La première étape consiste à faire constater le décès par un médecin, qui délivrera le certificat médical indispensable pour toutes les démarches ultérieures.
Une fois le décès constaté, il faut déclarer le décès à la mairie du lieu de décès dans les 24 heures (hors dimanche et jours fériés). L’acte de décès délivré par la mairie est un document officiel et légal. Il est indispensable pour toutes les démarches administratives, comme le blocage des comptes bancaires, la succession, ou la mise en œuvre des assurances.
En présence d’une assurance obsèques, l’entreprise de pompes funèbres se charge de la déclaration en mairie sur présentation du certificat de décès et du livret de famille, et remet les actes de décès.
À défaut, toute personne majeure peut déclarer le décès en mairie avec sa pièce d’identité, le certificat de décès et un document prouvant l’identité du défunt.

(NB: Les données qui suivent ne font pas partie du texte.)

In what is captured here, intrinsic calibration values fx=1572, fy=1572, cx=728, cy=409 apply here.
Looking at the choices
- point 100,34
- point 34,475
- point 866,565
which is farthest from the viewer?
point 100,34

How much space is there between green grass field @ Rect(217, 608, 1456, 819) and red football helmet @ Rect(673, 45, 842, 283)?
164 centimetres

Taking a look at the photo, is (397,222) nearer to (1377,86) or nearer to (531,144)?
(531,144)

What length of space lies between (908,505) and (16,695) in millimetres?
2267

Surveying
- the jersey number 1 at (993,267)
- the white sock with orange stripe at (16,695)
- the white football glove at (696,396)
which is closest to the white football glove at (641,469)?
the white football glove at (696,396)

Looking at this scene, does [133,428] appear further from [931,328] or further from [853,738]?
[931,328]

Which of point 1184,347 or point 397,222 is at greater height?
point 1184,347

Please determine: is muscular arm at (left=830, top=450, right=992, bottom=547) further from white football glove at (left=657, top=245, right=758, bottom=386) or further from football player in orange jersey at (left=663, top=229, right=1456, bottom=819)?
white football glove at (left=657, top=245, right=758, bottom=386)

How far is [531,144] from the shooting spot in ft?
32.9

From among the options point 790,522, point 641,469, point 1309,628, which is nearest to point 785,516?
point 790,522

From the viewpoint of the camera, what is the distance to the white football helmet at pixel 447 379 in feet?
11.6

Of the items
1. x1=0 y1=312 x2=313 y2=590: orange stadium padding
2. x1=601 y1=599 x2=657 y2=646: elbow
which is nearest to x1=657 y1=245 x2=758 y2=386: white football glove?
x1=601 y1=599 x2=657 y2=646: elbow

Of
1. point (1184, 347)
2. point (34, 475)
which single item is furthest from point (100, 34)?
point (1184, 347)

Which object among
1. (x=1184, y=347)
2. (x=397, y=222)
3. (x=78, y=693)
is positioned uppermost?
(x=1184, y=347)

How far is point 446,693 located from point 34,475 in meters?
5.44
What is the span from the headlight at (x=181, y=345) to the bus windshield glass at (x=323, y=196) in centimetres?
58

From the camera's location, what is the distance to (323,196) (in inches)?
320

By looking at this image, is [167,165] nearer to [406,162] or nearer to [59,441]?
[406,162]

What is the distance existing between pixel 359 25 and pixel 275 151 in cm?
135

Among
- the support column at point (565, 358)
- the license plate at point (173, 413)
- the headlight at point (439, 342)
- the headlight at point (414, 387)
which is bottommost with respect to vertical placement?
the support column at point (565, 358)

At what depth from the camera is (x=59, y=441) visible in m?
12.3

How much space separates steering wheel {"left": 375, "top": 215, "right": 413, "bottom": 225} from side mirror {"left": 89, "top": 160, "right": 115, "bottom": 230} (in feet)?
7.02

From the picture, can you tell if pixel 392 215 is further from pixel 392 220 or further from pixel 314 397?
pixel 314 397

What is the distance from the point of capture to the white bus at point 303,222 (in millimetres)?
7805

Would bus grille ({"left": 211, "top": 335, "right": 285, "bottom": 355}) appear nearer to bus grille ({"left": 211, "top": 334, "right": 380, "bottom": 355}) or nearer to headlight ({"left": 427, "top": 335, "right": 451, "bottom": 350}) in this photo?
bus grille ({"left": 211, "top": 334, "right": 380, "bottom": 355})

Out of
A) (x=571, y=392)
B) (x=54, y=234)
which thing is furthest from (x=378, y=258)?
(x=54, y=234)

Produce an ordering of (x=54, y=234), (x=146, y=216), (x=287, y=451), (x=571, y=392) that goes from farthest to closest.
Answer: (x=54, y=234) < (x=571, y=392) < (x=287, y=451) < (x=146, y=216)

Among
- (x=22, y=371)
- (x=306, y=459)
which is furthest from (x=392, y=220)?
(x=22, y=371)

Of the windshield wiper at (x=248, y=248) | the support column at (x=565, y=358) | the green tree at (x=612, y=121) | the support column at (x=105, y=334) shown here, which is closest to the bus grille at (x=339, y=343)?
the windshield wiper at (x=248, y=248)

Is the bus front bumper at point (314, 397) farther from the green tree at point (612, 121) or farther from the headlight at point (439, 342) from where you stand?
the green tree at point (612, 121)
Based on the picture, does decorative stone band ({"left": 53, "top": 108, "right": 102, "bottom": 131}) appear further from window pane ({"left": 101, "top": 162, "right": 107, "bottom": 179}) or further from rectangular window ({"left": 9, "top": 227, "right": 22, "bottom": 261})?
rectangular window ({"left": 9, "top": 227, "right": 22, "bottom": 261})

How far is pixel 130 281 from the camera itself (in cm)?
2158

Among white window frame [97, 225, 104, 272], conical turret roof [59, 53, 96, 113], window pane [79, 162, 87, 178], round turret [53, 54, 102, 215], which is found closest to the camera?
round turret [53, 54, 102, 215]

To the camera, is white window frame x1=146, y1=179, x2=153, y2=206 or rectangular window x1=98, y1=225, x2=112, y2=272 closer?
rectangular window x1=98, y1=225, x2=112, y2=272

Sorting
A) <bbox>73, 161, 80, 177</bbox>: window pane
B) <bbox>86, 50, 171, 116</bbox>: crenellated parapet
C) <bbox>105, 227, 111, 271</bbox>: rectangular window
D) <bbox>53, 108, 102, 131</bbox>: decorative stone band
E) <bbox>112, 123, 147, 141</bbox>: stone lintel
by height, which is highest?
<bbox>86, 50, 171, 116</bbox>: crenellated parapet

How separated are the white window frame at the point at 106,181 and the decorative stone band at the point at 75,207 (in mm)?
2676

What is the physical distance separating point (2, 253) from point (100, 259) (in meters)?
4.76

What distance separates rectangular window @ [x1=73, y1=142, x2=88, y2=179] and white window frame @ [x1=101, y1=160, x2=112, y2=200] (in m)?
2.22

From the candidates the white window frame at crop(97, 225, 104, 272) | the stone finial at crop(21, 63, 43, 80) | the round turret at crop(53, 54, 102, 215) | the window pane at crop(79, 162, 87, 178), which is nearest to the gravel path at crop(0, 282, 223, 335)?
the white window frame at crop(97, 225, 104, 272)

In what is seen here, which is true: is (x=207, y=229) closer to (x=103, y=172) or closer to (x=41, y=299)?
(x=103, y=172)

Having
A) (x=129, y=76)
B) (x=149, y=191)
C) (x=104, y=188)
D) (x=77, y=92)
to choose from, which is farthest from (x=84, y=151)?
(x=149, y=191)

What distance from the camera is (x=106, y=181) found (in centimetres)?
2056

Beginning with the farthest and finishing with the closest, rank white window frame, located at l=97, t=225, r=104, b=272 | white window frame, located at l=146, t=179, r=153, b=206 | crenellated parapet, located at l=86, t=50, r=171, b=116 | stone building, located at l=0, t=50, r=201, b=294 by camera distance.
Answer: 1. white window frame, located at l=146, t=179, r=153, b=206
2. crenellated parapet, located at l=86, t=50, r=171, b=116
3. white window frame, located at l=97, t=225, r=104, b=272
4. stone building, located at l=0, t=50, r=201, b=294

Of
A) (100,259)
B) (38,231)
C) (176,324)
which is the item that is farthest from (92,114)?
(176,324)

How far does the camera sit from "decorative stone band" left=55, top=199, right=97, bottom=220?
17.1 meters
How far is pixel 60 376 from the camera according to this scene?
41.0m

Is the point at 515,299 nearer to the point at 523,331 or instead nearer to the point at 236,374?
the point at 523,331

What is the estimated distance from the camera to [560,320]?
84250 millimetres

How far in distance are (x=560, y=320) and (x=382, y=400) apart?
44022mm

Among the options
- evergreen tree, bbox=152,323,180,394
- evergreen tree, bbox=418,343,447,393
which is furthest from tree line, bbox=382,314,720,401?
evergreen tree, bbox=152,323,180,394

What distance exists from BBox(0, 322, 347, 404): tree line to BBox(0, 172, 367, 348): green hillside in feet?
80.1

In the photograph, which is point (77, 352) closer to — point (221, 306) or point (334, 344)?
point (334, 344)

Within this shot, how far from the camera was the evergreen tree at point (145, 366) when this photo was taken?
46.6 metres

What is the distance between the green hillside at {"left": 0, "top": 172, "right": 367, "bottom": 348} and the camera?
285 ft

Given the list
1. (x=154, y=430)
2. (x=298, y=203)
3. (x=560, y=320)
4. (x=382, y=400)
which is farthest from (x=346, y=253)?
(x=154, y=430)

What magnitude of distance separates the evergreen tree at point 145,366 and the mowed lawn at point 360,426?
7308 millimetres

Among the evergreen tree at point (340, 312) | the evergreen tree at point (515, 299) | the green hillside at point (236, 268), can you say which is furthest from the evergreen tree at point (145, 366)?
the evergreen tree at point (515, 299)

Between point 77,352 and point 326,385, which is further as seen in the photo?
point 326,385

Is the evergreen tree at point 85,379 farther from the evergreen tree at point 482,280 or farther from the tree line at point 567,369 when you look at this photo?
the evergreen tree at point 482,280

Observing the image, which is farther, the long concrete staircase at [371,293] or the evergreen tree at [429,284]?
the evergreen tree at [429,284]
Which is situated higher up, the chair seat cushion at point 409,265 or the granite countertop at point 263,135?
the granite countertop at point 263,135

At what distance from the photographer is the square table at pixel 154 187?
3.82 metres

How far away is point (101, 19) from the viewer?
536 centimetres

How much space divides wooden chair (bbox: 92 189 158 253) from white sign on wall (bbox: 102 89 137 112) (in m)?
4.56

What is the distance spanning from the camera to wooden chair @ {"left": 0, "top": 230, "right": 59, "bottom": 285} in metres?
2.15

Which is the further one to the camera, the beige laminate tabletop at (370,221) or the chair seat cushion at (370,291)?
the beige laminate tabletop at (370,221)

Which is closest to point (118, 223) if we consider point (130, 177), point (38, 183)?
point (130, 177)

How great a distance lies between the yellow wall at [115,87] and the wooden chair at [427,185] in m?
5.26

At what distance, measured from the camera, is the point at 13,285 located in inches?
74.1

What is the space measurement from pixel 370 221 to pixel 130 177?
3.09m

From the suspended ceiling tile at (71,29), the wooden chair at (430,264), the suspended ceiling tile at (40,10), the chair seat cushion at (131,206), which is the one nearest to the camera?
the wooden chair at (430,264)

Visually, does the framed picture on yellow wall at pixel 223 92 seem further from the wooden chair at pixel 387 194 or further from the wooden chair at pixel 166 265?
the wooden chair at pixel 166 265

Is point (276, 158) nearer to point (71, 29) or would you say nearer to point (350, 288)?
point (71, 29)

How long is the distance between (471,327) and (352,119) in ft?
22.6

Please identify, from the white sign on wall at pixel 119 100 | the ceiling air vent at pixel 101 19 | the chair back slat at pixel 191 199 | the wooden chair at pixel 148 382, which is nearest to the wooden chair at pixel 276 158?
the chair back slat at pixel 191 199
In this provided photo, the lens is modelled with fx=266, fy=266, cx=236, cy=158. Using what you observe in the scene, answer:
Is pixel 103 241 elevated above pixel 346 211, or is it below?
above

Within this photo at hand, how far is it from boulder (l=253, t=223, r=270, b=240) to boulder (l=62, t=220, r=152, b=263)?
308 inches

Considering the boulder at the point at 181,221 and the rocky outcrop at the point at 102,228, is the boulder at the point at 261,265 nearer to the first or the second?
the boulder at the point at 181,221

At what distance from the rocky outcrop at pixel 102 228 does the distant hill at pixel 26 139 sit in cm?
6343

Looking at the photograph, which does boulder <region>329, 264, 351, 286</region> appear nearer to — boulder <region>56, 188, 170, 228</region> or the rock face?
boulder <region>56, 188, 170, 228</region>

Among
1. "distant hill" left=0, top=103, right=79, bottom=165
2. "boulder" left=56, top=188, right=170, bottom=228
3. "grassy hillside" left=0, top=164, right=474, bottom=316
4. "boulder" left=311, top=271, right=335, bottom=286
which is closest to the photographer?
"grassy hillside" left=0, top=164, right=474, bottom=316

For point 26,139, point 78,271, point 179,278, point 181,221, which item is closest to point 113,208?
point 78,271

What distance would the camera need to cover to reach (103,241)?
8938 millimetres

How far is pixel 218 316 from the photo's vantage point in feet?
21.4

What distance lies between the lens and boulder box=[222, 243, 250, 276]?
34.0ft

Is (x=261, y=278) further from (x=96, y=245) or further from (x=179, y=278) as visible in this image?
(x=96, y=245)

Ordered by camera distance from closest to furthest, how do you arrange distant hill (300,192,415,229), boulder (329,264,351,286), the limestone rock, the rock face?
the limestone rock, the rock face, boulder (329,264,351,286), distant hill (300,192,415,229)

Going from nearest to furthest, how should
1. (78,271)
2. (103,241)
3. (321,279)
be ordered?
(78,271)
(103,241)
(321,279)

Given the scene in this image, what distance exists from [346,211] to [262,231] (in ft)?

La procédure est entièrement gratuite et peut être effectuée immédiatement, sans prise de rendez-vous.
Avant toute décision, vérifiez si le défunt a exprimé des volontés concernant ses obsèques (testament, contrat obsèques, indications orales). Lorsqu’elles sont connues, elles s’imposent aux proches. À défaut, les choix reviennent aux héritiers ou à la famille proche.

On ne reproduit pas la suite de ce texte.